Article Text
Abstract
Studies in railroad workers, truck drivers, and miners reveal diesel exhaust to be carcinogenic. Although technology has evolved, a large capacity in the U.S and globally still comprises traditional diesel engine design in transportation, mining, construction and farming. The Diesel Exhaust in Miners Study (DEMS) with an extensive exposure assessment investigated 200 lung cancer deaths in non-coal and non-metal miners. A DEMS dataset was used to calculate the excess lifetime risk for airborne concentrations of respirable elemental carbon (REC). A healthy worker survivor effect and possible confounding by non-diesel power generation and other mining exposures (e.g., explosives) were investigated along with dose-rate effects using Poisson regression methods with high-resolution classification. Lung cancer mortality declined with employment duration and more so when REC and non diesel exposure effects were also estimated, revealing a strong survivor bias.
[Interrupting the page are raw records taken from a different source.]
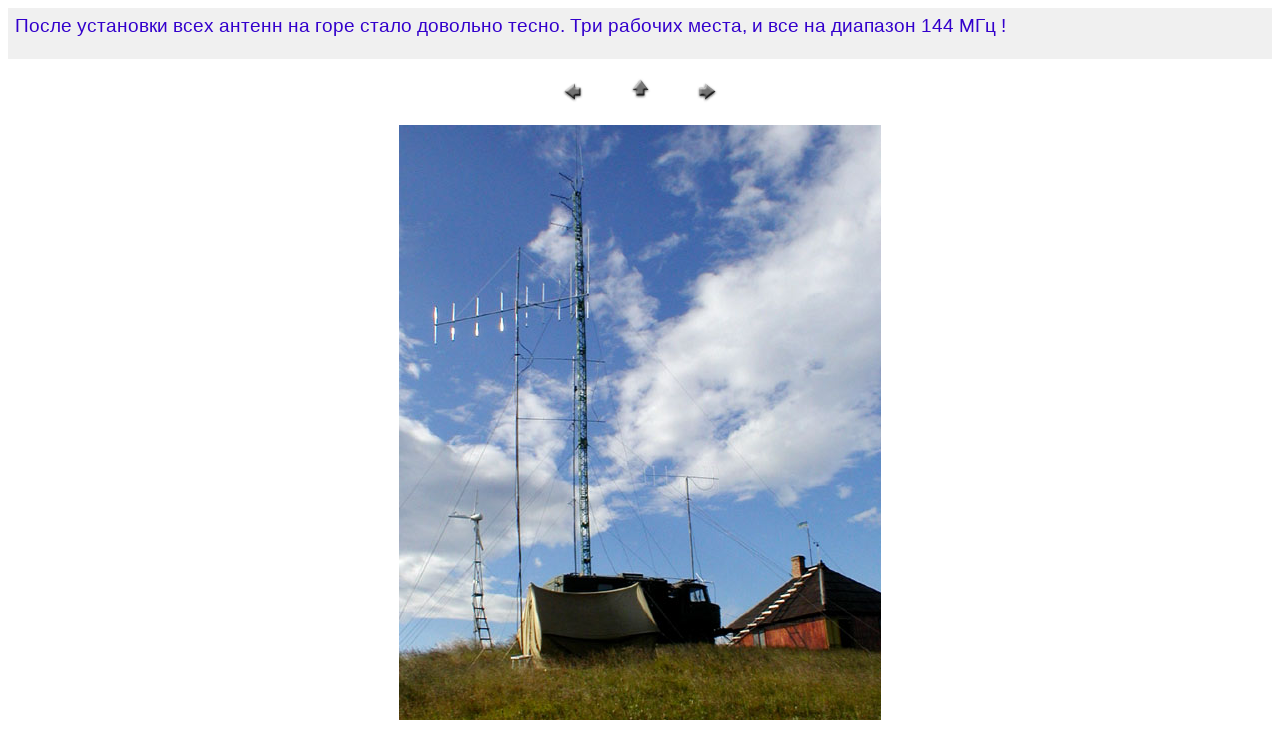

--- FILE ---
content_type: text/html
request_url: https://www.qsl.net/us2yw/pd-2003/pages/08.htm
body_size: 1078
content:
<HTML>	
<HEAD>
<TITLE>Наша диспозиция.</TITLE>
<meta http-equiv="Content-Type" content="text/html; charset=windows-1251">
<style type="text/css">
<!--
.zagolovok {  font-family: Arial, Helvetica, sans-serif; font-size: 14pt; font-style: normal; font-weight: normal; color: #3300CC; text-align: left}
-->
</style>
<BODY bgcolor="#ffffff" link="#ff0000" vlink="#52188C">

<TABLE border="0" cellpadding="5" cellspacing="2" width="100%" bgcolor="#f0f0f0">
<TR>
	<TD>
      <H2 class="zagolovok">После установки всех антенн на горе стало довольно 
        тесно. Три рабочих места, и все на диапазон 144 МГц !</H2>
    </TD>
</TR>
</TABLE>

<P><CENTER>
<TABLE border="0" cellpadding="0" cellspacing="2" width="200">
<TR>
	<TD width="80" align="center"><A href="07.htm"><IMG src="../images/previous.gif" height="30" width="30" border="0" alt="Previous"></A></TD>
	  <TD width="80" align="center"><A href="../index.htm"><IMG src="../images/home.gif" height="30" width="30" border="0" alt="К рассказу..."></A></TD>
	<TD width="80" align="center"><A href="09.htm"><IMG src="../images/next.gif" height="30" width="30" border="0" alt="Next"></A></TD>
</TR>
</TABLE>
</CENTER><p></P>

<P><CENTER><IMG src="../images/08.jpg" border="0" alt="08"></CENTER></P>
<script defer src="https://static.cloudflareinsights.com/beacon.min.js/vcd15cbe7772f49c399c6a5babf22c1241717689176015" integrity="sha512-ZpsOmlRQV6y907TI0dKBHq9Md29nnaEIPlkf84rnaERnq6zvWvPUqr2ft8M1aS28oN72PdrCzSjY4U6VaAw1EQ==" data-cf-beacon='{"version":"2024.11.0","token":"a1f63c104aef4b4fb3a6c7ece2fbb0d4","r":1,"server_timing":{"name":{"cfCacheStatus":true,"cfEdge":true,"cfExtPri":true,"cfL4":true,"cfOrigin":true,"cfSpeedBrain":true},"location_startswith":null}}' crossorigin="anonymous"></script>
</BODY>
<!-- bigmir)net TOP 100 GIF 1x1 --><script language="javascript"><!--
bmQ='<img src=http://c.bigmir.net/?s49747&t6'
bmD=document
bmD.cookie="b=b"
if(bmD.cookie)bmQ+='&c1'
//--></script><script language="javascript1.2"><!-- 
bmS=screen;bmQ+='&d'+(bmS.colorDepth?bmS.colorDepth:bmS.pixelDepth)+"&r"+bmS.width;
//--></script><script language="javascript"><!--
bmF = bmD.referrer.slice(7);
((bmI=bmF.indexOf('/'))!=-1)?(bmF=bmF.substring(0,bmI)):(bmI=bmF.length);
if(bmF!=window.location.href.substring(7,7+bmI))bmQ+='&f'+escape(bmD.referrer);
bmD.write(bmQ+" border=0 width=1 height=1>");
//--></script>
</HTML>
Attenuation of the REC effect was also observed with increasing (lagged) cumulative REC exposure. In underground miners, the excess relative rate of lung cancer mortality was 0.67 (p < 0.0001) for a 10 year exposure to 200 µg/m3 REC, a typical underground exposure. At occupational REC exposures of 200, 10 and 1 µg/m3 the excess lifetime risks, respectively, were 119, 43 and 8.7 per thousand. The estimated lifetime risk was greater than some previous estimates not accounting for heathy worker survival bias. This bias was addressed using employment duration and mine above/below ground status. A model-fitted function of cumulative exposure accommodated attenuation of exposure effect. The estimated excess lifetime risks of lung cancer at old diesel REC exposure levels common in occupational groups in the past exceed 5%.